Dia após dia eu marquei os RR, EE e DD no meu diário, e quase imediatamente minha confiança e autoestima aumentaram. Eu tinha um senso de realização e orgulho íntimo por saber que estava cuidando de mim mesma e sendo produtiva. Além disso, a confiança nas minhas capacidades aumentou 10 vezes.

Eu comecei a me divertir sem me sentir culpada e redescobri a alegria que isso traz. Descobri o que eu achava relaxante e fiquei mais calma em resultado disso.

A verdade é que esses mesmos benefícios estão disponíveis a você agora mesmo. Você só precisa de um diário e uma caneta — nada chique, apenas um lugar para anotar duas tarefas por dia. Anote uma Realização e uma atividade de Descontração ou uma de Entretenimento. Daí, sinta o prazer de ver sua autoestima aumentar.

Passo 3: Ajuste crenças centrais negativas.

O problema com crenças centrais (core beliefs, em inglês) é que cremos nelas profundamente. Não é de admirar que uma das minhas crenças centrais negativas fosse que eu era indigna de amor. A primeira coisa que fiz foi colocá-la no papel e questioná-la para descobrir uma crença central mais realística e equilibrada.

No início foi difícil, mas depois de um tempo eu cheguei à seguinte crença: “Posso não ser perfeita, mas existem muitas pessoas que me amam e acham que mereço amor.” Essa sem dúvida era uma crença mais precisa e equilibrada, uma que eu faria bem em adotar.

Depois, escrevi a nova crença central equilibrada no alto de uma página e dividi o espaço abaixo em duas colunas. No topo de uma, escrevi: “Evidências da nova crença central — passado e presente”, e no topo da outra: “Evidências da nova crença central — futuro.”

A seguir, alistei todas as provas da minha nova crença central até aquela data.

Alistei todas as pessoas que eu sabia que me amavam. Alistei minhas qualidades positivas como características amáveis e exemplos de quando outros foram amorosos comigo. Na segunda coluna alistei: perceber quando me derem elogios, prestar atenção a gestos amorosos e tomar nota quando alguém me disser “Eu amo você.”

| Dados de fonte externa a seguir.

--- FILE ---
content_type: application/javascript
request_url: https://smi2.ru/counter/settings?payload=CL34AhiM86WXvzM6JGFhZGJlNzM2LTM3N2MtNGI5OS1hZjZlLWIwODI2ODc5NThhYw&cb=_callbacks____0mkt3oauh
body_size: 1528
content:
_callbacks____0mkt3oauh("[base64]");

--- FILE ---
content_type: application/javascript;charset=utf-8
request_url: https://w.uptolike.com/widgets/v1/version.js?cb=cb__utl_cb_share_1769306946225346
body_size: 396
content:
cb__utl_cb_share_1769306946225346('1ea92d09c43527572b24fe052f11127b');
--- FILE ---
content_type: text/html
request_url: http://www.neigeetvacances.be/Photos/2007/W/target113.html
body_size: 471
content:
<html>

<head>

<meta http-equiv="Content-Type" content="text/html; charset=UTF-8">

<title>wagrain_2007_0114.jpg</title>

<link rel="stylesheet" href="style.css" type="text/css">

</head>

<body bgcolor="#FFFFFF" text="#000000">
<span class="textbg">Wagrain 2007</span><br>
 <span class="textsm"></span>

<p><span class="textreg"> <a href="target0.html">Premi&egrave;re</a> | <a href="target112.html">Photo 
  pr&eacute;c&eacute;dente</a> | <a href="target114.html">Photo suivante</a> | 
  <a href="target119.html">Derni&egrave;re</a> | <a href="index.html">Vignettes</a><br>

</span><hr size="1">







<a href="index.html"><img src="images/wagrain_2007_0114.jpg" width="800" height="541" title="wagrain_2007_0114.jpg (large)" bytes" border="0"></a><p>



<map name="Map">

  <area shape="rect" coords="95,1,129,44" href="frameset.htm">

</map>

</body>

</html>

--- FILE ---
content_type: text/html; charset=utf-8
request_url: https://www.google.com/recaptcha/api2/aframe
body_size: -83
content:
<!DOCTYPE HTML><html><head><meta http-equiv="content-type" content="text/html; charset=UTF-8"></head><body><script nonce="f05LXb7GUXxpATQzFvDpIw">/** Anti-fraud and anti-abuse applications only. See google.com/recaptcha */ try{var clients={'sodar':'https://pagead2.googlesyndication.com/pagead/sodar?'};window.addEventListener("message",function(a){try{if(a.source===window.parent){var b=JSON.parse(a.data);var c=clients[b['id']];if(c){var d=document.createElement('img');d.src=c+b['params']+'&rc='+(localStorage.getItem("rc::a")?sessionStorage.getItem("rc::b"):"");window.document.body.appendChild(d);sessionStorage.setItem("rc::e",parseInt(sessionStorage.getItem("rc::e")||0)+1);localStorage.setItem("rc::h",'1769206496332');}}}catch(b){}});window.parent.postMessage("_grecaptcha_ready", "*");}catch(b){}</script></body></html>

Quanto mais refletia nas provas, menos eu acreditava que era indigna de amor, e a minha nova crença central realística e equilibrada assumia mais peso. De repente, me senti mais leve, até aliviada, como se tivesse acabado de acordar de um pesadelo que não tinha mais lugar na realidade.

Por natureza, crenças centrais são profundamente arraigadas, mas se você revisar regularmente suas anotações das provas da sua nova crença central, também poderá se libertar!

Fico feliz de dizer que o tempo de insegurança e autocrítica que vivenciei aos vinte e poucos anos agora parecem uma memória distante. Sou mais bondosa comigo mesma. Perdoo mais minhas falhas e não penso que elas equivalham ao meu valor.

Às vezes, quando me sinto especialmente confiante, até saio sem maquiagem — só para provar a mim mesma que posso fazer isso e que sou mais do que a soma da minha aparência.

O que outros pensam de mim não me incomoda mais como antes, porque hoje sei que sou uma pessoa amorosa, bondosa e generosa, que tem muito a oferecer.

Conforme escrevo estas palavras, o texto soa arrogante, mas é nisso que acredito e assim é o meu diálogo interno agora.

Não me entenda mal, meu crítico interior ainda mostra a cara de vez em quando; mas agora tenho uma grande variedade de munições para disparar nele.

Por seguir esses passos, você vai acumular seu próprio arsenal para lançar no seu crítico interno, para que também seja silenciado e para que, como diria Thich Nhat Hanh, você aceite a si mesmo — de todo o coração e por completo — como a linda pessoa que nasceu para ser.